Aussi, pour nous aider à prendre conscience du chemin à parcourir pour être réellement l’homme pieux qu’Il veut que nous soyons, Dieu permet-Il l’épreuve. Il nous reprend, ou fait mine de nous reprendre, comme à Abraham ou à Job, ce qu’il nous avait donné auparavant. Il nous teste pour que nous nous connaissions et que nous puissions, dans les faits, répondre à la question centrale de notre vie que Dieu pose : M’aimes-tu vraiment ou M’aimes-tu pour ce que je te donne, les bénédictions dont tu es l’objet ?
S’Il n’agit pas envers nous comme avec Abraham et Job, Dieu agit-Il peut-être comme Il l’a fait avec Anne, la mère de Samuel : par une souffrance de laquelle il semble, pendant des années, ne pas vouloir nous délivrer : 1 Samuel 1,4 à 7… Jusqu’à ce que la souffrance ayant fait suffisamment son œuvre dans l’âme de Anne, elle en vienne à formuler une prière, non plus centrée sur elle et son besoin, mais sur Dieu et Sa gloire : 1 Sam 1,11. Anne, au travers de sa souffrance et de sa frustration, est devenue ce que Dieu voulait qu’elle soit : une femme pieuse, riche d’un Samuel qui allait devenir le meilleur juge qu’Israël ait connu !
Exerce-toi à la piété, recommande Paul à Timothée. En ce qui concerne l’exercice, il en est de la piété comme il en est pour le physique. Beaucoup d’exercices et beaucoup de disciplines, avec beaucoup de douleurs, sont nécessaire à notre âme pour y arriver. Parmi eux, on peut citer les frustrations de la vie, les problèmes relationnels, mais aussi, sous un angle plus positif , la discipline de la lecture et de la méditation de la Parole de Dieu, celle de la prière… Mais le résultat est à la mesure du travail fourni et de la souffrance consentie. Que Dieu nous donne d’accepter de nous soumettre à toutes les disciplines par lesquelles Il veut nous faire passer en vue de la piété.
5. Conclusion :
Alors que Siméon et Anne vivaient dans l’époque de la première venue de Jésus, il me paraît de plus en plus évident que nous approchons à grands pas de celle de Son retour.

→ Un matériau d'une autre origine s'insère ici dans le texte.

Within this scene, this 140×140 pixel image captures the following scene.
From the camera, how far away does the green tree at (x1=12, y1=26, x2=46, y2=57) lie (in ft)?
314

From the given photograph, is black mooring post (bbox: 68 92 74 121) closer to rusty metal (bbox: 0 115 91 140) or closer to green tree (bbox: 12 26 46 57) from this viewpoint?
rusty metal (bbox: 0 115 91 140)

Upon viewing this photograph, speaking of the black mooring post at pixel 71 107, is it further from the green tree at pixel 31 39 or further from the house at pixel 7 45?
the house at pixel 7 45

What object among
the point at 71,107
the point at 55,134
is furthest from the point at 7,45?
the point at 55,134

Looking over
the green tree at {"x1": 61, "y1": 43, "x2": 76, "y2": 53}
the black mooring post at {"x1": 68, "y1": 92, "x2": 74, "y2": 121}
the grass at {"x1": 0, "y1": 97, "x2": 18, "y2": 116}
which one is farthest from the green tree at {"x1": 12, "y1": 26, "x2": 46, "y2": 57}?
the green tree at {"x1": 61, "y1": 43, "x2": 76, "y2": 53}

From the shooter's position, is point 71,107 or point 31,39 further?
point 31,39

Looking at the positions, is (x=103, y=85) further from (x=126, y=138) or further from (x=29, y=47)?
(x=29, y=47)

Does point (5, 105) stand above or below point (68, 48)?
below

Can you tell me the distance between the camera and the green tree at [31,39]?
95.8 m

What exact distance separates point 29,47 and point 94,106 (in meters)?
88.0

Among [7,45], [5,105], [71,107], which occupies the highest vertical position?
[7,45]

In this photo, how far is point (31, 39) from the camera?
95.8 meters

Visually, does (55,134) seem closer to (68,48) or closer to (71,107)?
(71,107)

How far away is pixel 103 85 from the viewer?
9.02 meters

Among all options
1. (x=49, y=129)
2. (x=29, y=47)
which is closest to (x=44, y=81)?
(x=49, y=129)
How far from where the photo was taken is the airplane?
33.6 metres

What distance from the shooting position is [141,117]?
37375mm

A ce sujet, l’apôtre Pierre nous donne une exhortation : 2 Pierre 3,10 à 12. Puisque tout ce qui vous entoure, ce que vos yeux voient, tout ce à quoi les hommes sans Dieu sont attachés va disparaître, combien il est vital, fondamental que nous croyants, cherchions à vivre devant Dieu dans la sainteté (loin du péché) et dans la piété (dans une vie centrée sur Dieu). Car sainteté et piété seront l’air, l’atmosphère que nous respirerons toute l’éternité. Autant donc nous y préparer dès maintenant
Que Dieu donne à chacun de nous de grandir dans la piété, car, rappelons-nous le, la piété est utile à tous. Elle seule a la promesse de la vie présente et de celle à venir : 1 Tim 4,8.